Namun, menjadi persoalan serius ketika muncul tindakan peledakan bom bunuh diri dan sederet rencana peledakan bom lain yang pasti akan menyusahkan dan mengadu-domba sesama warganegara. Indonesia yang sejak awal disadari sebagai masyarakat majemuk, baik dari segi bahasa, suku, dan agama, akan kacau dan goyah kalau radikalisme-terorisme dibiarkan. Terlebih lagi ketika membajak simbol-simbol Islam untuk kepentingan materi dan politik.

Mengapa terorisme tetap bertahan dan selalu membuat resah? Menurut mereka, salah satu penyebab atau stimulannya adalah karena mereka kecewa dan marah pada pemerintah yang dianggap setengah hati dalam memberantas korupsi dan gagal menyejahterakan rakyat. Para elite politik dan sebagian ulama lebih asyik berebutjabatanpolitikdankurang peduli membina pengikutnya. Korupsi dan money politics dijumpai dan disaksikan sendiridi mana-mana.

Hampir tidak ada yang tanpa uang sogokan ketika berurusan dengan birokrasi. Terlebih kalau seseorang ingin menjadi pegawai negeri sipil. Mahasiswa yang kuliah setengah mati untuk mengejar indeks prestasi yang bagus, tanpa uang dan perkoncoan, sulit untuk mendapatkan pekerjaan. Rasa marah, kecewa, dan frustrasi menghadapi realitas sosial akan menjadi sasaran empuk bagi mereka yang menawarkan insentif untuk mengurangi beban hidup. Maka, semakin banyak jumlah pengedar dan pemakai narkoba.

Ada yang terjerumus dalam pergaulan bebas demi memperoleh uang dan melepaskan kepengapan.Ada lagi yang merasa mendapatkan oase ketika bergabung dalam sebuah kelompok pengajian yang eksklusif. Dari sinilah kemudian berkembang semakin eksklusif, tertutup, merasa diri mereka paling benar paham keagamaannya, paling lurus dan tebal imannya,serta paling dekat dengan Tuhannya.Lebih jauh lagi lalu menganggap kafir dan musuh Tuhan siapa yang di luar kelompok mereka.

Namun,yang perlu diperhatikan, radikalisme itu bermula dari kekecewaan sosial, lalu berkembang menjadi sikap keberagamaan yang tertutup. Mereka yang bergabung dengan berbagai forum pengajian dengan ustaz dan dosen yang berbeda-beda,atau mahasiswa yang aktif di organisasi yang sudah mapan, tidak mudah terjatuh pada gerakan radikalisme- destruktif. Jadi, faktor agama tampaknya datang kemudian berperan memberikan justifikasi dan tambahan amunisi, sehingga menjadi lebih militan dan berani mati. Sikap demikian ini untuk konteks remaja Palestina mudah dimaklumi.
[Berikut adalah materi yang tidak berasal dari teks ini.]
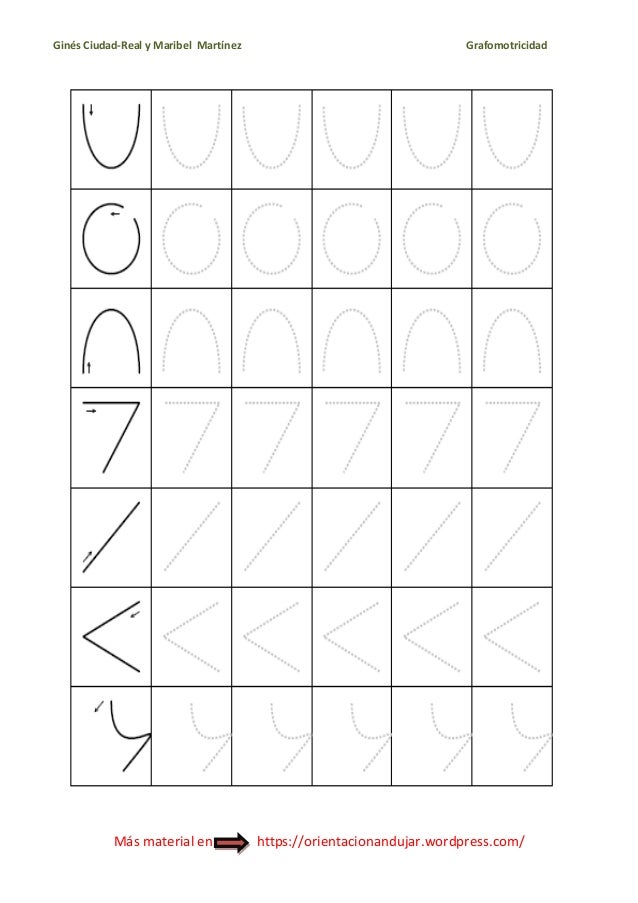 Ginés Ciudad-Real y Maribel Martínez Grafomotricidad

Más material en https://orientacionandujar.wordpress.com/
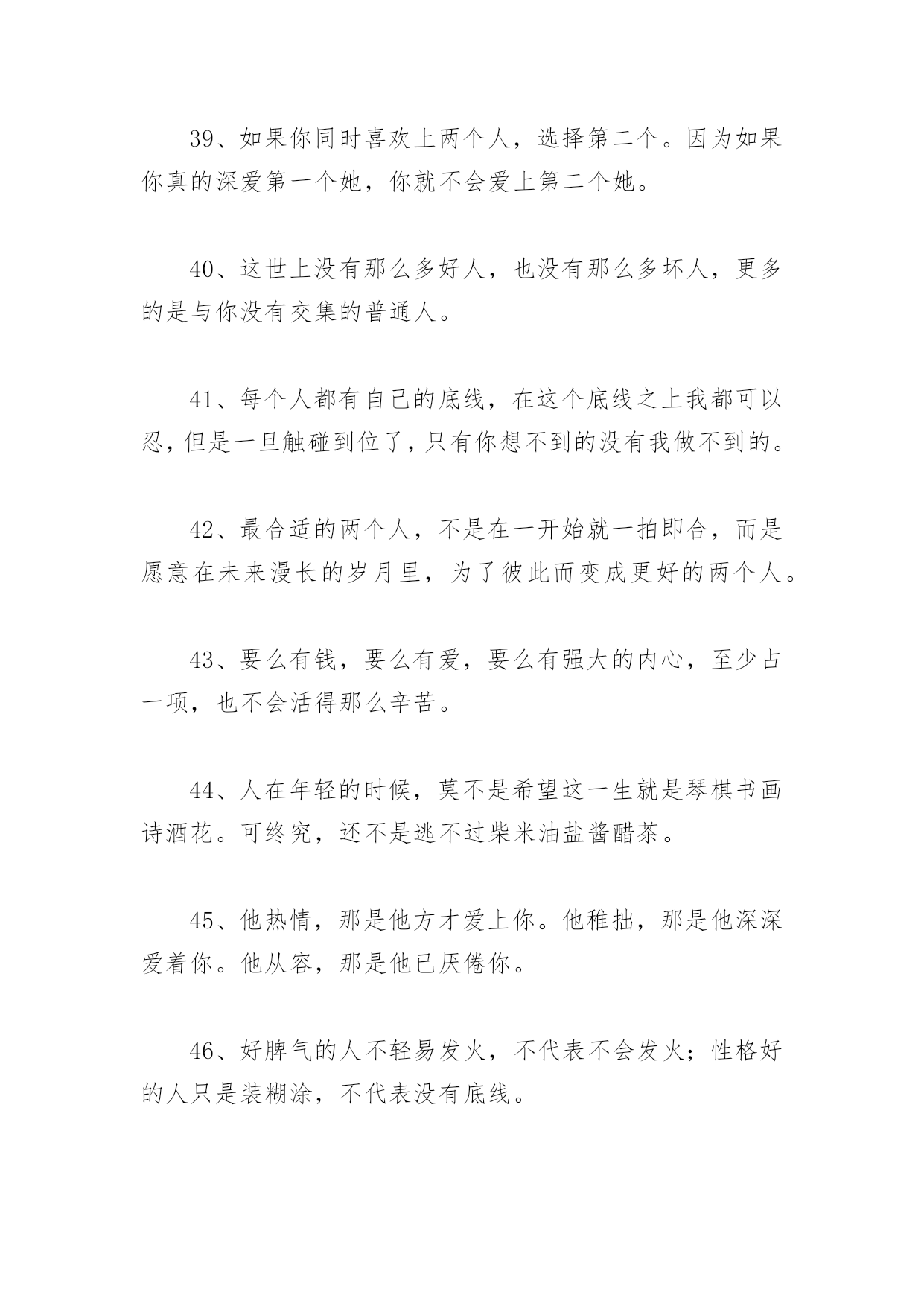 39、如果你同时喜欢上两个人，选择第二个。因为如果你真的深爱第一个她，你就不会爱上第二个她。

40、这世上没有那么多好人，也没有那么多坏人，更多的是与你没有交集的普通人。

41、每个人都有自己的底线，在这个底线之上我都可以忍，但是一旦触碰到位了，只有你想不到的没有我做不到的。

42、最合适的两个人，不是在一开始就一拍即合，而是愿意在未来漫长的岁月里，为了彼此而变成更好的两个人。

43、要么有钱，要么有爱，要么有强大的内心，至少占一项，也不会活得那么辛苦。

44、人在年轻的时候，莫不是希望这一生就是琴棋书画诗酒花。可终究，还不是逃不过柴米油盐酱醋茶。

45、他热情，那是他方才爱上你。他稚拙，那是他深深爱着你。他从容，那是他已厌倦你。

46、好脾气的人不轻易发火，不代表不会发火；性格好的人只是装糊涂，不代表没有底线。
Tetapi, ketika sikap ini berkembang di Indonesia, semua ulama dan tokoh-tokoh ormas Islam sangat menyesalkan, bahkan mengutuk. Indonesia bukanlah darul harb atau daerah perang, melainkan darul khidmah (daerah pengabdian) atau darud dakwah (daerah dakwah) yang mesti dilakukan dengan damai, lemah lembut,dan cerdas. Terlebih lagi para pendiri bangsa dan negara sudah menetapkan fondasi Pancasila dan motto Bhinneka Tunggal Ika.
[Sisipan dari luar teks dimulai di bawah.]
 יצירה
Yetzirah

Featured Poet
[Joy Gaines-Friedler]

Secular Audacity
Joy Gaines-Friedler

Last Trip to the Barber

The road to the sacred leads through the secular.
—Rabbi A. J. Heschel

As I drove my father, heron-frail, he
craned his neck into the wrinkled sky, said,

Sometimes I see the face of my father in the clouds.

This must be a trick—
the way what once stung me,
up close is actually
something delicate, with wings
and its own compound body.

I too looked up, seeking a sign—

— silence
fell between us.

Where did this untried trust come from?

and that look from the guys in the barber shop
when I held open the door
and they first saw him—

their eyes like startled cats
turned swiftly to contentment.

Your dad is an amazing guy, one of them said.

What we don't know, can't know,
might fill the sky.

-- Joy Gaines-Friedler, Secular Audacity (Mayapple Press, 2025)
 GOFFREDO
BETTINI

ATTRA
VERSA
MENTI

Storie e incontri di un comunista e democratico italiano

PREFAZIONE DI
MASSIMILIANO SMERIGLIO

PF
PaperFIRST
Jadi memaksakan salah satu agama sebagai dasar negara sama saja dengan mengkhianati amanah para pendiri bangsa yang mayoritas tokoh agama (Islam) dan melawan konstitusi. Yang perlu kita lakukan, semua pihak mesti bergandengan tangan untuk menjaga keutuhan dan kerukunan hidup berbangsa dan bernegara. Pemerintah tidak akan mampu menghadapi radikalisme- terorisme tanpa dukungan masyarakat. Sebaliknya, masyarakat juga tidak akan mampu menghadapi mereka tanpa keterlibatan aktif aparat pemerintah.
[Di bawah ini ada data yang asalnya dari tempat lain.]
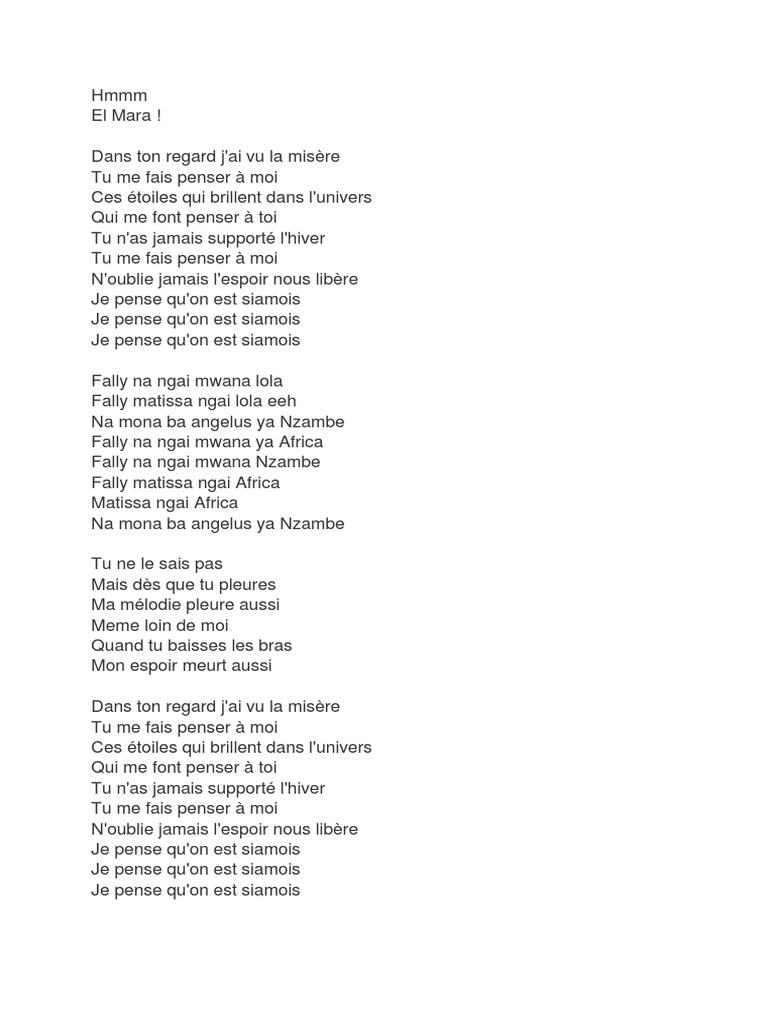 Hmmm
El Mara !

Dans ton regard j'ai vu la misère
Tu me fais penser à moi
Ces étoiles qui brillent dans l'univers
Qui me font penser à toi
Tu n'as jamais supporté l'hiver
Tu me fais penser à moi
N'oublie jamais l'espoir nous libère
Je pense qu'on est siamois
Je pense qu'on est siamois
Je pense qu'on est siamois

Fally na ngai mwana lola
Fally matissa ngai lola eeh
Na mona ba angelus ya Nzambe
Fally na ngai mwana ya Africa
Fally na ngai mwana Nzambe
Fally matissa ngai Africa
Matissa ngai Africa
Na mona ba angelus ya Nzambe

Tu ne le sais pas
Mais dès que tu pleures
Ma mélodie pleure aussi
Meme loin de moi
Quand tu baisses les bras
Mon espoir meurt aussi

Dans ton regard j'ai vu la misère
Tu me fais penser à moi
Ces étoiles qui brillent dans l'univers
Qui me font penser à toi
Tu n'as jamais supporté l'hiver
Tu me fais penser à moi
N'oublie jamais l'espoir nous libère
Je pense qu'on est siamois
Je pense qu'on est siamois
Je pense qu'on est siamois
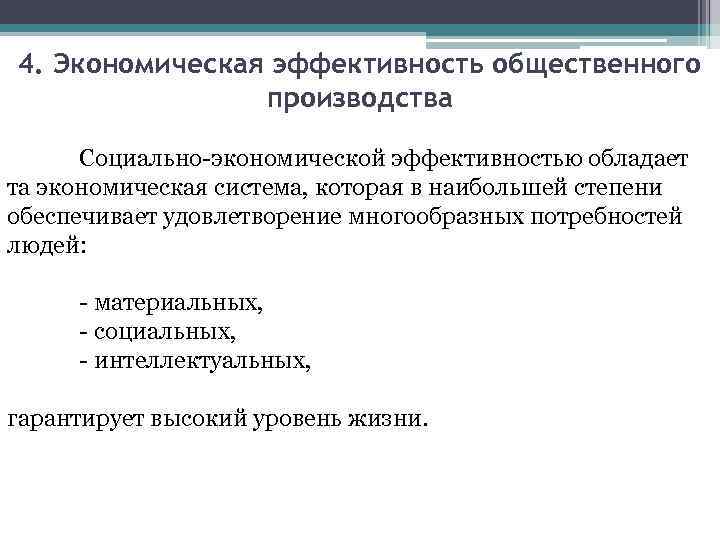 4. Экономическая эффективность общественного производства

Социально-экономической эффективностью обладает та экономическая система, которая в наибольшей степени обеспечивает удовлетворение многообразных потребностей людей:

- материальных,
- социальных,
- интеллектуальных,

гарантирует высокий уровень жизни.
Hanya saja,pemerintah mestinya yang lebih aktif memberdayakan kekuatan masyarakat dan memberikan fasilitas untuk melakukan langkah strategis dan komprehensif dalam memberantas terorisme- radikalisme. Tokohtokoh agama,pimpinan ormas, dan intelektual kampus didorong dan difasilitasi untuk mempersempit ruang gerak pada tataran ideologis-teologis, lalu pemerintah (polisi dan militer) mempersempit ruang gerak fisik dan pagar-pagar legalitasnya.

Orang boleh saja kecewa terhadap kinerja pemerintah dan perilaku para elite parpol. Atau menaruh curiga kepada kekuatan asing yang ikut bermain. Tetapi, jangan sampai kekecewaan atau bahkan kemarahan itu menjadi humus bagi suburnya radikalisme-terorisme yang akan merobohkan rumah Indonesia dan menyengsarakan warganya.